Cronaca

Addio all'ex vigile Ruggero Somigli, la Municipale piange "Batman": "Se ne va un pezzo della nostra storia"

L'ex agente si è spento a 82 anni. I funerali si terranno oggi, 14 giugno, nella camera ardente dell'ospedale

Si è spento all'età di 82 anni Ruggero Somigli, ex ufficiale della polizia municipale di Livorno in pensione e conosciuto in città con il soprannone di "Batman". Somigli apparteneva al nucleo dei motociclisti e negli anni 80-90 era stato definito il "terrore dei ragazzini" che con i loro motorini imperversavano per le strade cittadine. "Se ne va un pezzo della nostra storia e anche di Livorno" ricordano i colleghi.
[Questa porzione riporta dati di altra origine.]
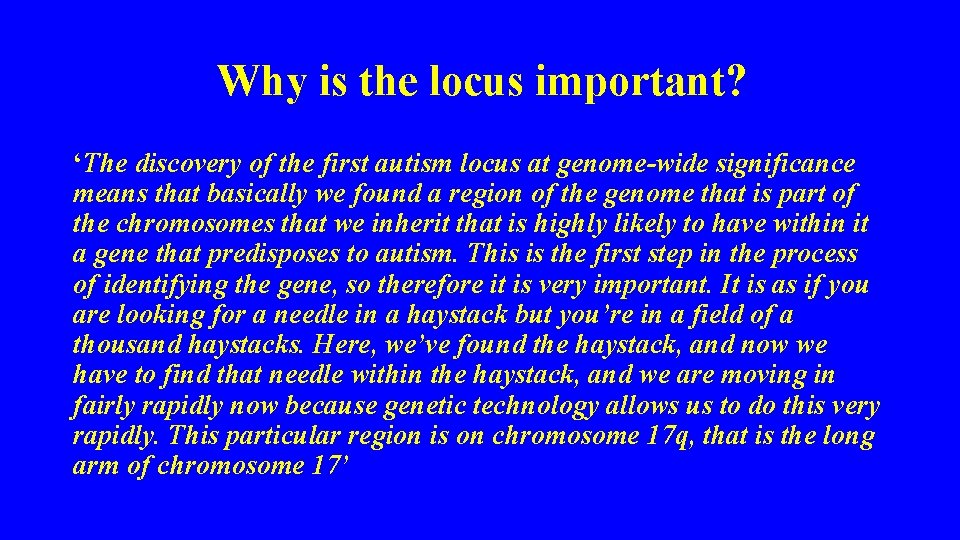 Why is the locus important?

‘The discovery of the first autism locus at genome-wide significance means that basically we found a region of the genome that is part of the chromosomes that we inherit that is highly likely to have within it a gene that predisposes to autism. This is the first step in the process of identifying the gene, so therefore it is very important. It is as if you are looking for a needle in a haystack but you’re in a field of a thousand haystacks. Here, we’ve found the haystack, and now we have to find that needle within the haystack, and we are moving in fairly rapidly now because genetic technology allows us to do this very rapidly. This particular region is on chromosome 17q, that is the long arm of chromosome 17’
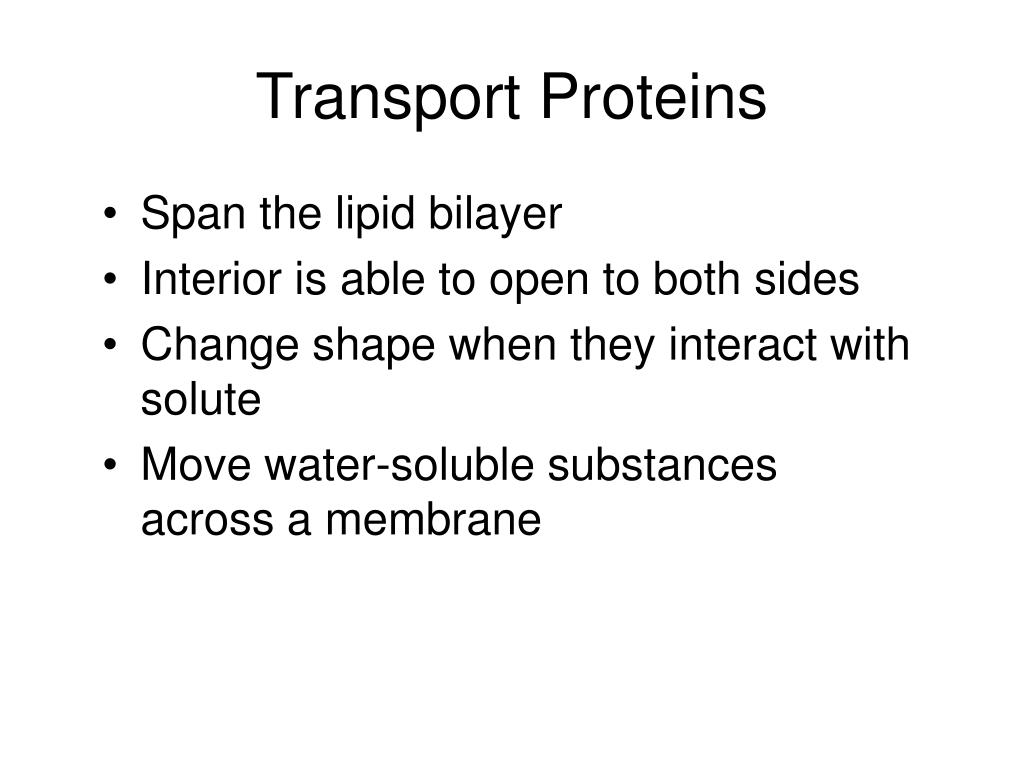 Transport Proteins

• Span the lipid bilayer
• Interior is able to open to both sides
• Change shape when they interact with solute
• Move water-soluble substances across a membrane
L'ex agente lascia la moglie e due figli di 55 e 48 anni. I suoi funerali si svolgeranno oggi, lunedì 14 giugno, nella camera ardente dell'ospedale. 

Addio a Ruggero Somigli, chi era il "Batman" della Municipale 

Nato nel dicembre del 1938, Somigli era entrato nel corpo nel 1963 rinunciando al posto fisso all'Enel. Divenuto in poco tempo vigile motociclista e istruttore direttivo, memorabili con il tempo sono diventati i suoi inseguimenti sui mezzi a due ruote. Le sue azioni hanno ispirato tanti giovani che sono entrati nella Municipale seguendo il suo esempio. "Oltre trent'anni di lavoro insieme pur con visioni molto diverse ma rispetto reciproco - ricorda il collega Stefano Marconi -. Mi hai insegnato tanto e non potrò mai scordare quando prima di andare in pensione mi hai regalato il tuo cappello". "Era un sergente - sottolinea l'agente Vincenzo Cristiano -, mi ha fatto vedere i sorci verdi ma devo dire che mi ha formato professionalmente e umanamente". 

Dello stesso tenore anche le parole di Alessandro Ciapini, direttore Confesercenti provinciale Livorno: "Sono davvero dispiaciuto. Ruggero era una persona rude dal cuore grande, da ragazzi ci ha terrorizzato per anni in Via Ricasoli e Piazza Attias. Lo ricordo con tanto affetto". 

Il ricordo della comandante Maritan: "Un vero ufficiale"

"Ho conosciuto Ruggero quando sono entrata nel corpo di Livorno 21 anni fa - ricorda la comandante Annalisa Maritan - e posso affermare che ha rappresentato un riferimento per tutti i colleghi. Autorevole, carismatico, e preparatissimo sul codice della strada, ha ricoperto un ruolo di coordinamento sia per il personale motociclista e in generale per chi svolgeva il servizio esterno. Un vero ufficiale, che ha lasciato il segno in tutti coloro che lo hanno conosciuto".